WHAT YOU ARE ASKED TO DO: Rewrite the text below about "OK boomer" from "I live with" up to and including "visit — the newspaper.", putting "the morning paper" in place of "the newspaper".

TEXT UNDER STUDY:
Saturday, November 9, 2019

Generation Z has had it with us baby boomers. We were handed a golden opportunity to make the world better and we blew it. “OK boomer” has become its rallying cry of collective mistrust.

I live with three Gee Zees (I made that up because it’s easier and more fun to say), and not one of them has ever shared this “OK boomer” business with me. I had to learn about it in a place that Gee Zees almost never visit — the newspaper.

“‘OK boomer’ has become Generation Z’s endlessly repeated retort to the problem of older people who just don’t get it,” said a recent story in The New York Times. Teenagers, the story explained, use “OK boomer” as a reply to “any person over 30 who says something condescending about young people — and issues that matter to them.”

I hate to break it to the kids, but this has been done before. And the people who did it are, like, really old now.

PROVIDED RECORDS:
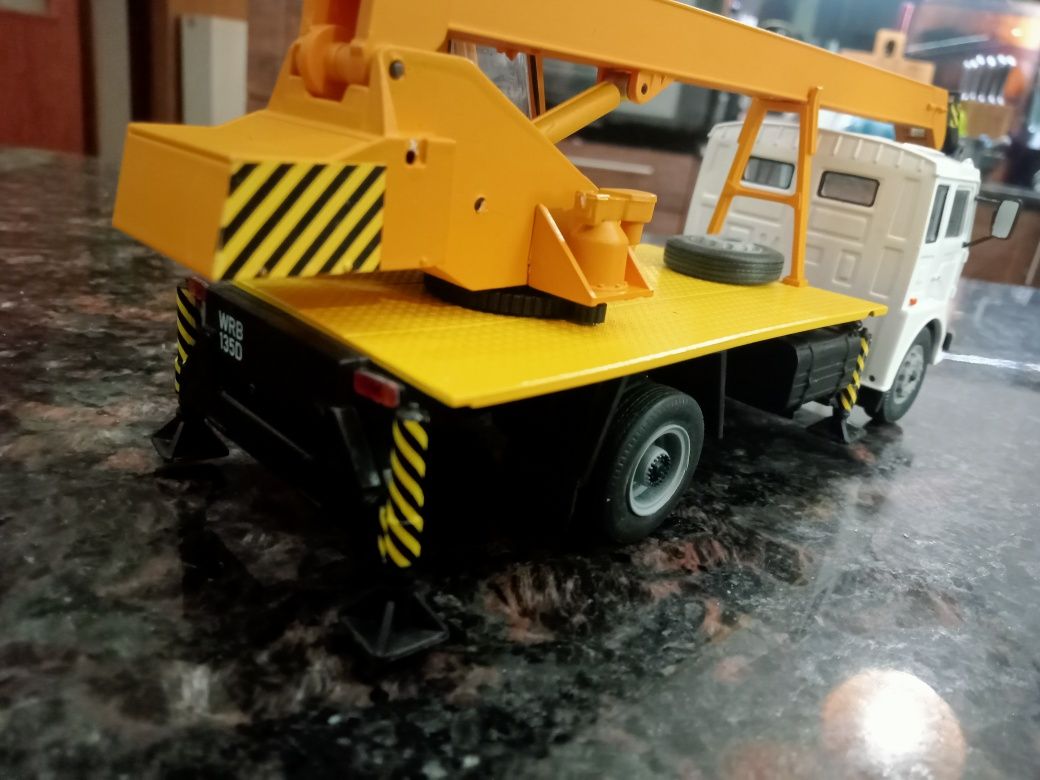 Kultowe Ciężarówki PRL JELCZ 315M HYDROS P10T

...

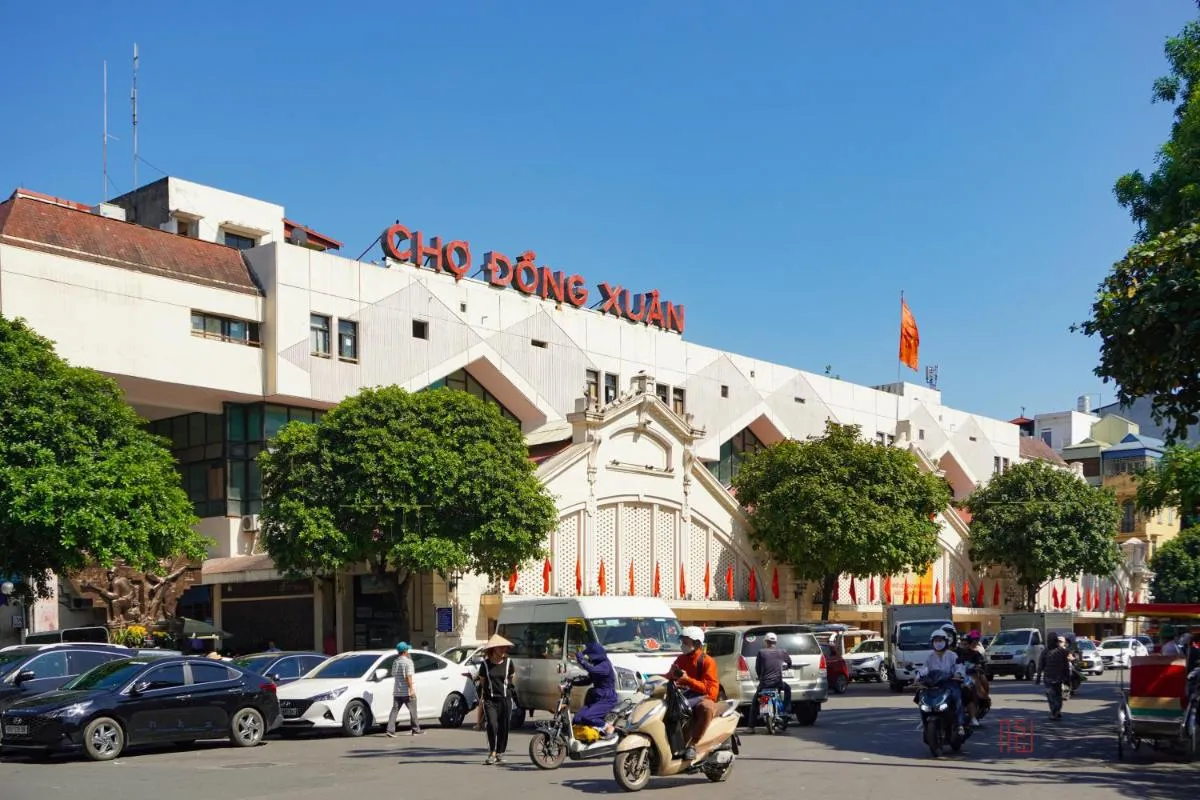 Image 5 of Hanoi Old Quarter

--

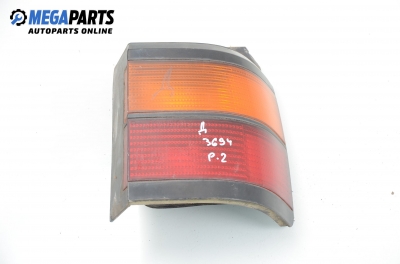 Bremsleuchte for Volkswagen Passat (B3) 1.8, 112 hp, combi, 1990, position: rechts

OUTPUT BELOW:
I live with three Gee Zees (I made that up because it’s easier and more fun to say), and not one of them has ever shared this “OK boomer” business with me. I had to learn about it in a place that Gee Zees almost never visit — the morning paper.